> **GIVEN DATA**:

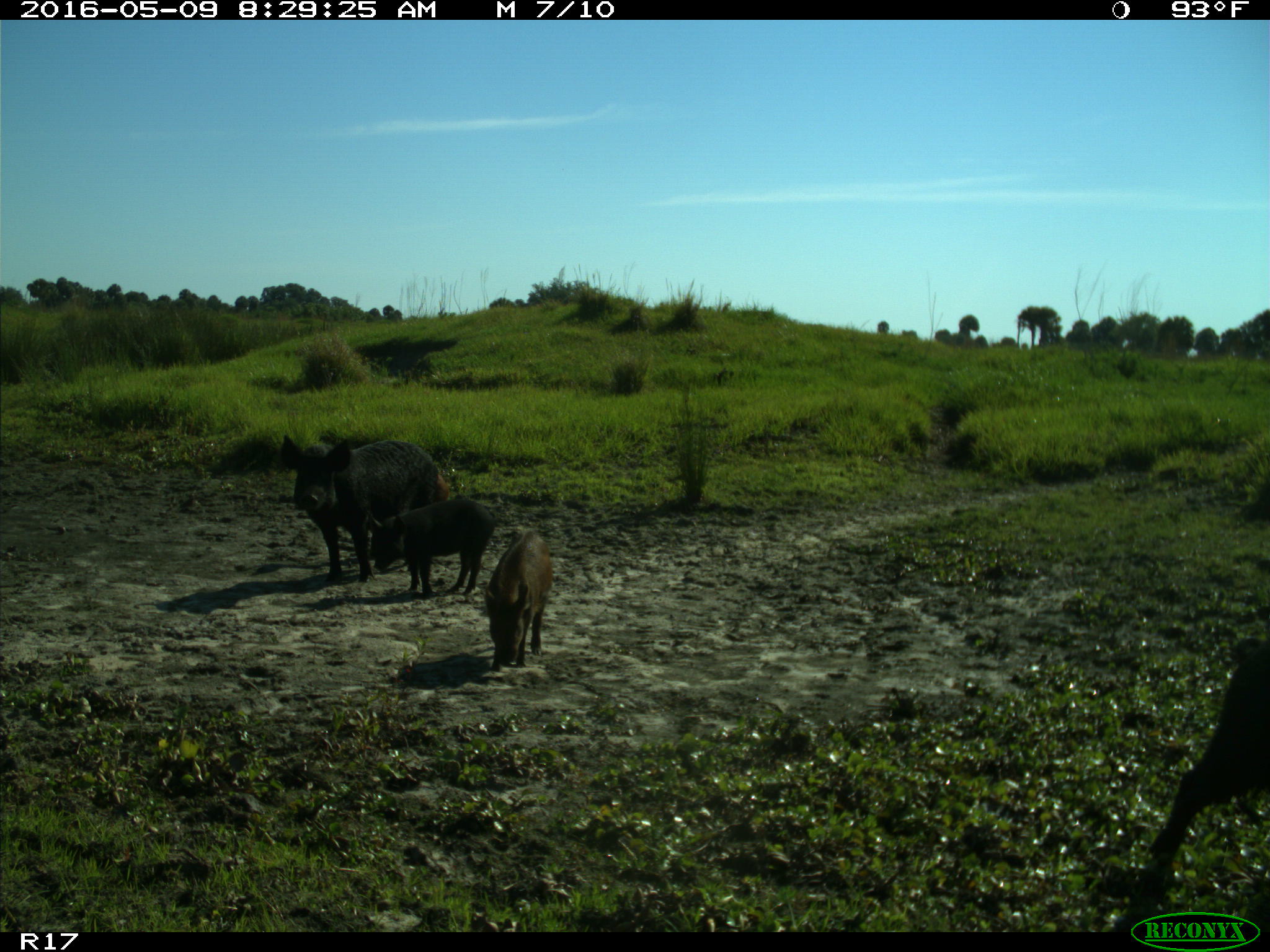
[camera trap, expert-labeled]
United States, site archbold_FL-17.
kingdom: Animalia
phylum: Chordata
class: Mammalia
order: Artiodactyla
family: Suidae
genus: Sus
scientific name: Sus scrofa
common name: wild boar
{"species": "Sus scrofa (wild boar)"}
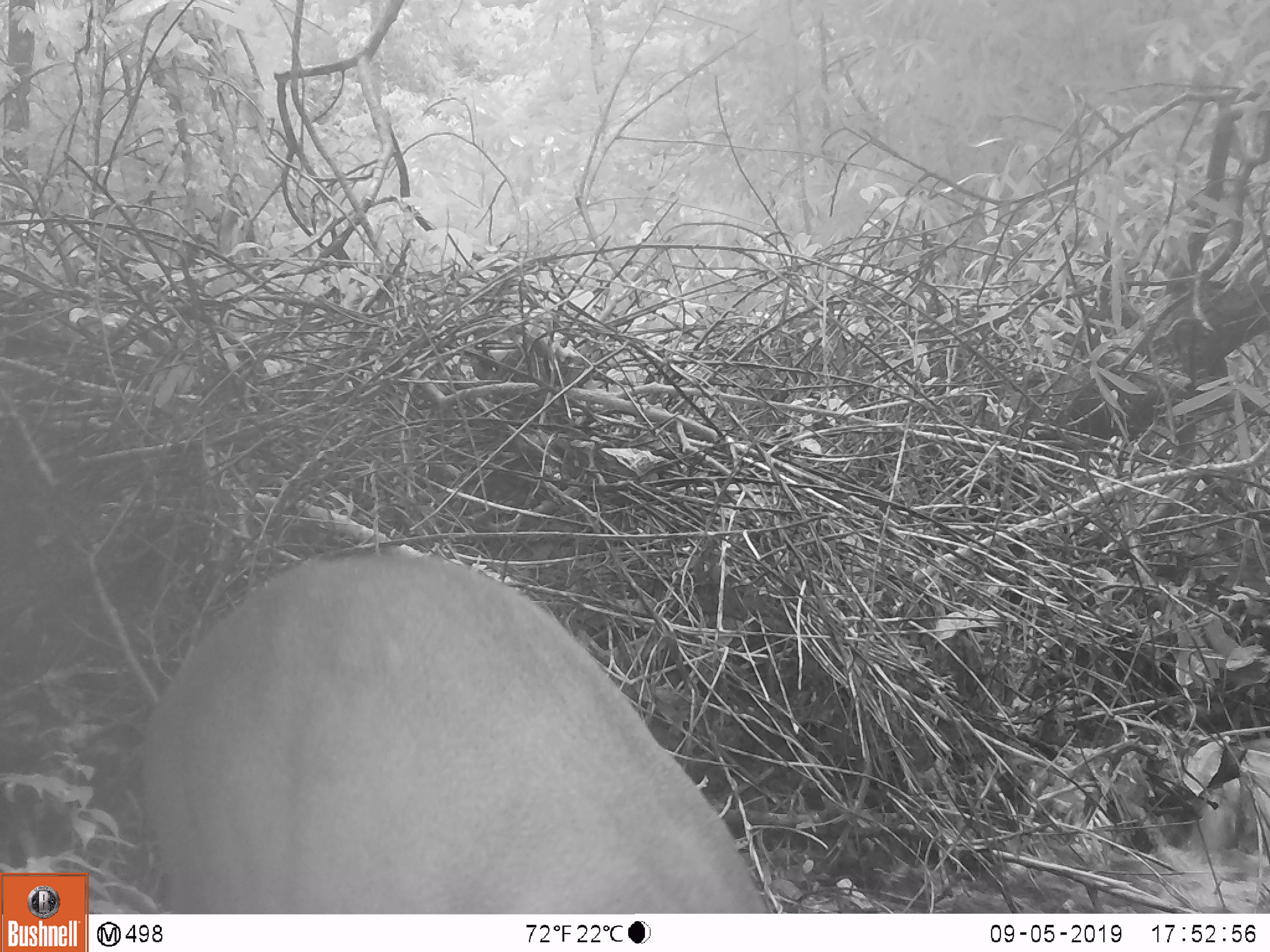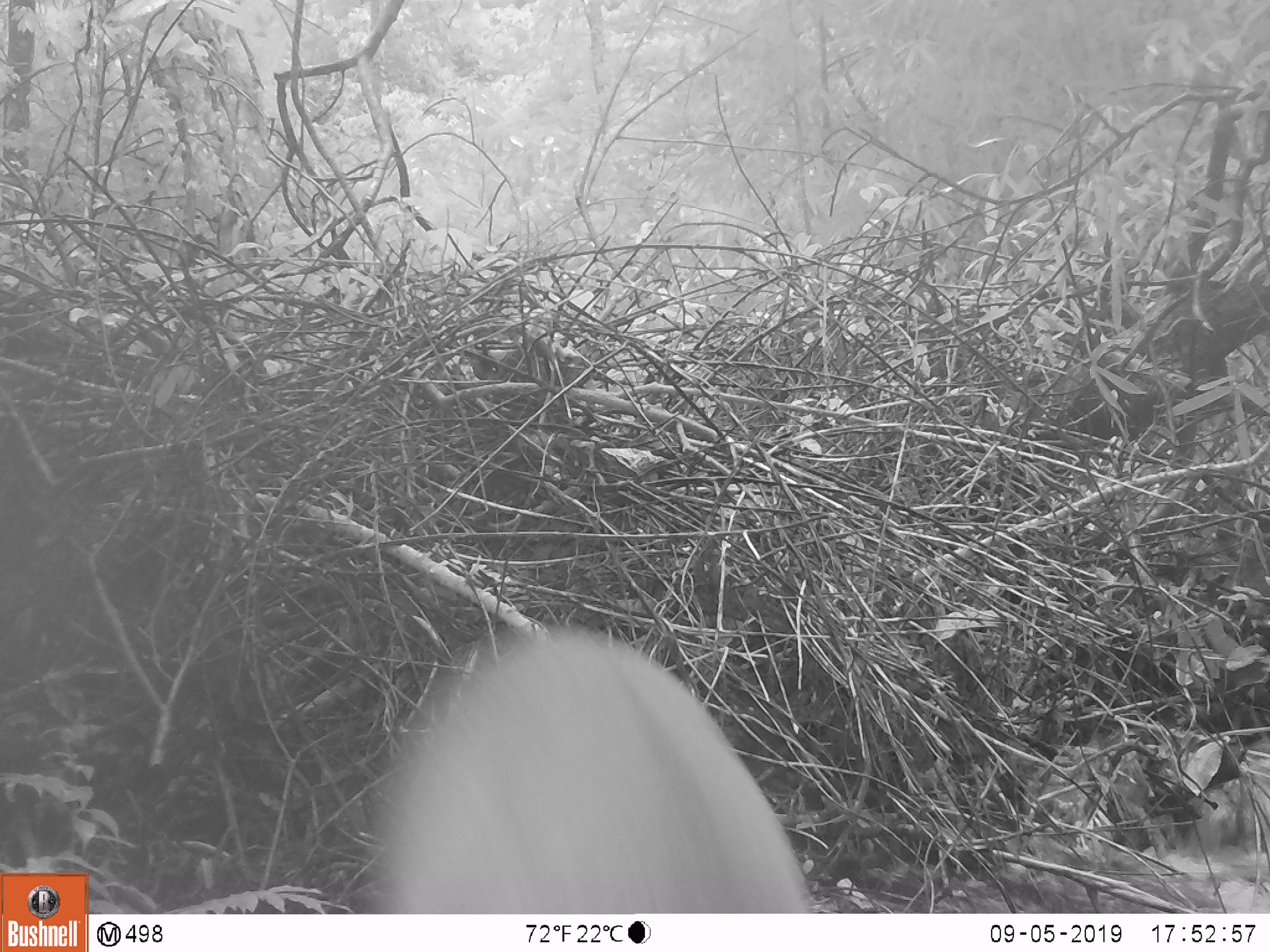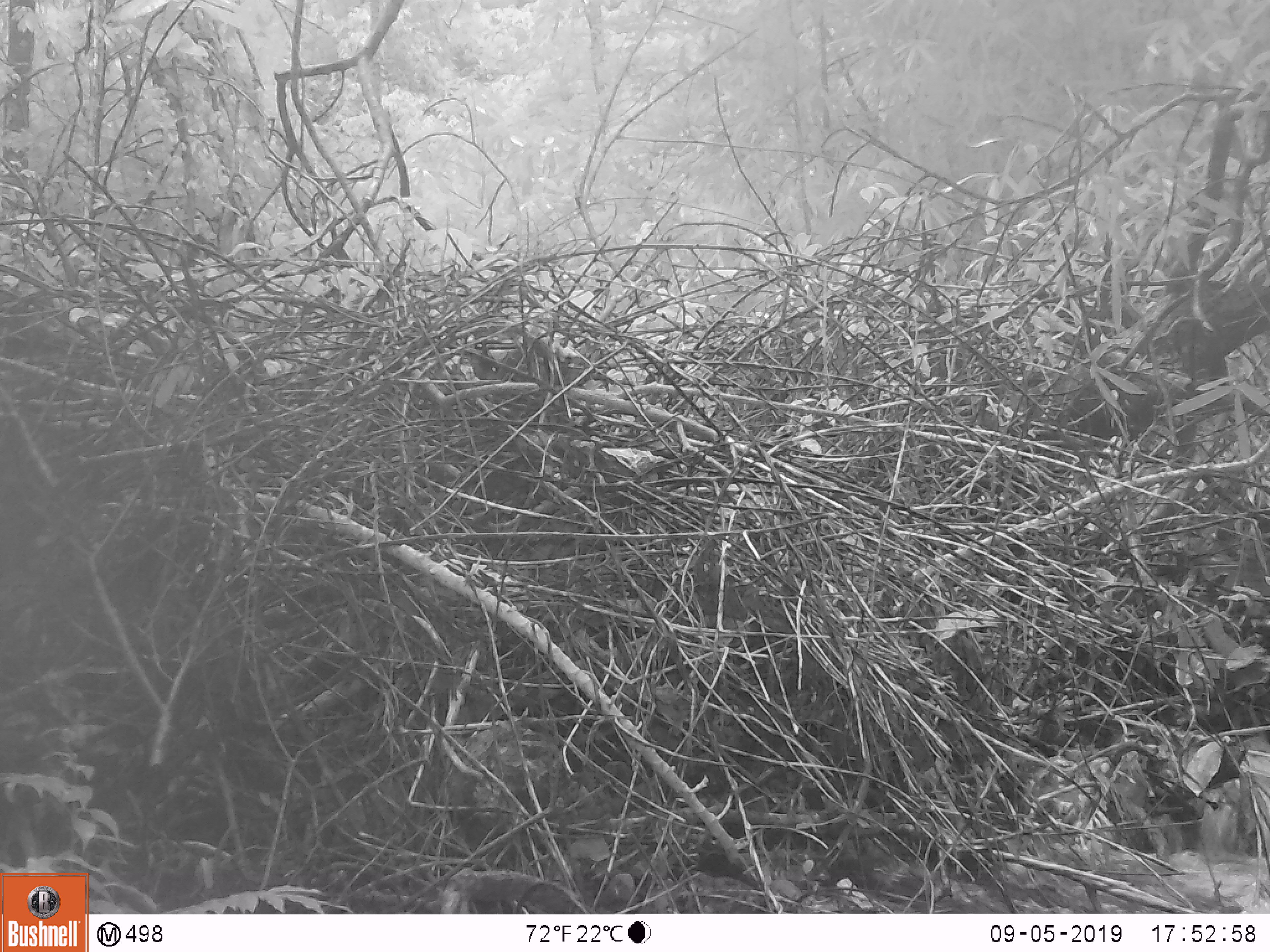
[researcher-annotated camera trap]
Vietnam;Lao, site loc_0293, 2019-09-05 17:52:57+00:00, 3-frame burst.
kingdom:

> **EXERCISE OBJECTIVE**:
Give an exact copy of the material, leaving out every picture.

> **RESPONSE BOX**:
[camera trap, expert-labeled]
United States, site archbold_FL-17.
kingdom: Animalia
phylum: Chordata
class: Mammalia
order: Artiodactyla
family: Suidae
genus: Sus
scientific name: Sus scrofa
common name: wild boar
{"species": "Sus scrofa (wild boar)"}
[researcher-annotated camera trap]
Vietnam;Lao, site loc_0293, 2019-09-05 17:52:57+00:00, 3-frame burst.
kingdom:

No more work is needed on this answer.